Notholithocarpus densiflorus

Notholithocarpus densiflorus vit le long des côtes de l’ouest des États-Unis, du sud de l’Oregon à presque toute la Californie. Il peut dépasser 30 m, mais ce sont en général de petits arbres de 10 à 15 m. La partie basale du tronc gonfle beaucoup et la ramure commence presque immédiatement. Cette espèce sempervirent ne supporte pas le gel © Alice Cummings

Le bois est bicolore : la partie la plus externe (l’aubier) est blanc ivoire à jaunâtre ou gris clair, la partie interne (le duramen) est plus ou moins intensément colorée de gris à brun ou d’orange à rougeâtre ; il est généralement lourd, dur, solide et résistant aux parasites. Suivant la disposition des vaisseaux ligneux dans le cerne d’accroissement annuel et le diamètre de leur lumière cellulaire, les espèces sont dites ‘à porosité annulaire’ (les vaisseaux du bois de printemps ont un grand diamètre) ou ‘à porosité diffuse’ (toutes les vaisseaux ont un diamètre relativement petit et sont similaires les uns aux autres), ou encore ‘semiporeuses’ (porosité intermédiaire entre les deux précédentes). Les cernes ne sont pas de distinction aisée chez toutes les espèces.

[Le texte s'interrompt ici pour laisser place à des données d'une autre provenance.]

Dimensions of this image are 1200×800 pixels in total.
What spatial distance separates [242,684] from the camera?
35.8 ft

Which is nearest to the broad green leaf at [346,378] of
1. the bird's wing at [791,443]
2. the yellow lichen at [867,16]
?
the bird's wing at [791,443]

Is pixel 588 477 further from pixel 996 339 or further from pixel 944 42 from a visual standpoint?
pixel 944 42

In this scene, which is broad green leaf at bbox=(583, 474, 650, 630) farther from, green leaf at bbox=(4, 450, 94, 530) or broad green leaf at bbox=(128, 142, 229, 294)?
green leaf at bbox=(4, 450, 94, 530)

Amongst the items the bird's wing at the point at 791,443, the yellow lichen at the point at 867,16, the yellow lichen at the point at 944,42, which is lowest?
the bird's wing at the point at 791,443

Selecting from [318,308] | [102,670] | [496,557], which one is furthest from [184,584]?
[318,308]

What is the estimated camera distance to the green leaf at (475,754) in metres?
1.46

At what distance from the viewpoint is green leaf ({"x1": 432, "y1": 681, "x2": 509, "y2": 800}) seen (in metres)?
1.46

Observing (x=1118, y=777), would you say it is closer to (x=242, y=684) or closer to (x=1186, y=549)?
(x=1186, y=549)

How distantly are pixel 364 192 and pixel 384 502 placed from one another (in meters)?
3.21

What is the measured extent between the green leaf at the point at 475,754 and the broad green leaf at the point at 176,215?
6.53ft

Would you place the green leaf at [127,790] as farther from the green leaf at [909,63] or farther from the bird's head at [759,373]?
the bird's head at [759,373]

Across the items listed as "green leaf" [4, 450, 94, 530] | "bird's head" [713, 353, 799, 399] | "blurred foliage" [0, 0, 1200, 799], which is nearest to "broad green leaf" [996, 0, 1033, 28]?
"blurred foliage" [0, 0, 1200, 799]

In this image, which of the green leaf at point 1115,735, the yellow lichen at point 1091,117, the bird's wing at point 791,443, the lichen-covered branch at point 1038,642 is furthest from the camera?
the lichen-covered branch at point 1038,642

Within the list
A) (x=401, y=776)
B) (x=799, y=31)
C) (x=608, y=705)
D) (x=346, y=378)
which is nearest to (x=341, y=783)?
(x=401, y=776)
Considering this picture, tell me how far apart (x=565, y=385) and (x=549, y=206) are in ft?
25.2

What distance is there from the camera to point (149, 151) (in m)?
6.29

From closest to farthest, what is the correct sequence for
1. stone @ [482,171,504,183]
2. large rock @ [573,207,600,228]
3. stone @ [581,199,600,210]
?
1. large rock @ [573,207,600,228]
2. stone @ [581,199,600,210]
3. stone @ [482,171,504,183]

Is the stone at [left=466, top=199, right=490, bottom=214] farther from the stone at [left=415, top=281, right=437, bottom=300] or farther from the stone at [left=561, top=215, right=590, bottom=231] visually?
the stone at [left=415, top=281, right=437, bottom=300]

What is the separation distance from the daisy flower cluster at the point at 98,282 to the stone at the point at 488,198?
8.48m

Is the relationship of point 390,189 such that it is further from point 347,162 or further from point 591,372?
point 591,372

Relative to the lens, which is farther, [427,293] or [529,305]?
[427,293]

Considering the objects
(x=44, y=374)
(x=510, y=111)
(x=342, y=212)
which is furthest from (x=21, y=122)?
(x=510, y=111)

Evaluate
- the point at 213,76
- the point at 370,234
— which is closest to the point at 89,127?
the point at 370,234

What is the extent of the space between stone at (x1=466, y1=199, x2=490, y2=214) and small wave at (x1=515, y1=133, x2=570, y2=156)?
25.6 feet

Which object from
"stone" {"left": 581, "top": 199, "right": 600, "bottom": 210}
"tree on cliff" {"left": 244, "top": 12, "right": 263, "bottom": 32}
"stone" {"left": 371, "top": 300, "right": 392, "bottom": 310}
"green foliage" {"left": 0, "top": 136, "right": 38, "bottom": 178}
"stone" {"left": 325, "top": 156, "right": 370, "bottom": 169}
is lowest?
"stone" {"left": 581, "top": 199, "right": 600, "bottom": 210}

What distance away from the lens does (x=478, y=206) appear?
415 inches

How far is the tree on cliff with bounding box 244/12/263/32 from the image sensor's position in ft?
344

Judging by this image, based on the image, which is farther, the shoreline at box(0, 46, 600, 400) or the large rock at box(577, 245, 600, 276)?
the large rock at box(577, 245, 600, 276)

La plupart des espèces sont monoïques, rares sont les dioïques ; les inflorescences sont unisexuées ou mixtes (androgynes) ; les mâles et les androgynes sont des chatons rigides ou flexibles, dressés ou pendants, souvent épais, ou sont en capitules (chez Fagus) ; les femelles sont des chatons courts (également appelés ‘épillets’) avec 2 à 15 fleurs ; Lithocarpus et Notholithocarpus peuvent avoir des fleurs solitaires. À l’intérieur de l’involucre, le nombre de base de fleurs est de 3 mais cette configuration a changé au cours de l’évolution : seule la fleur centrale est fertile chez Quercus, Lithocarpus et Notholithocarpus alors que chez Fagus c’est la fleur centrale qui est stérile; chez Castanopsis et Chrysolepis le nombre de fleurs fonctionnelles varie de 1 à 3 et chez Trigonobalanus il peut y avoir de 1 à 7 fleurs dans le même involucre (les trigonobalanoïdes sont les taxons les plus archaïques de la famille).

Lithocarpus konishii

Lithocarpus konishii est un arbrisseau d’Asie à feuilles persistantes atteignant 4-5 m de hauteur. Le genre Lithocarpus est le plus nombreux après les chênes © Ming-I Weng

Au début de la différenciation, les fleurs sont bisexuées, après quoi soit les étamines soit les pistils se transforment et deviennent stériles, les fleurs restant alors unisexuées ; elles sont apétales avec un calice minuscule ; les mâles ont de (6) 8 à 20 (60) étamines, les femelles ont un ovaire infère avec 3 (6) carpelles (6 à 9 chez les Castanea), monostyle et contenant deux ovules chacun. Le premier ovule fécondé inhibe les 5 autres ovules qui avortent, chaque fruit ne contient donc qu’une seule graine. À l’exception des Fagus et des Quercus, les involucres sont insérées, seules ou agrégées en nombre limité (2-5), sur la portion basale des inflorescences mâles qui deviennent, de cette façon, mixtes. La pollinisation est anémogame mais chez Castanea et Castanopsis elle peut également être réalisée par des insectes attirés par la présence de nectaires et par l’émission de substances aromatiques.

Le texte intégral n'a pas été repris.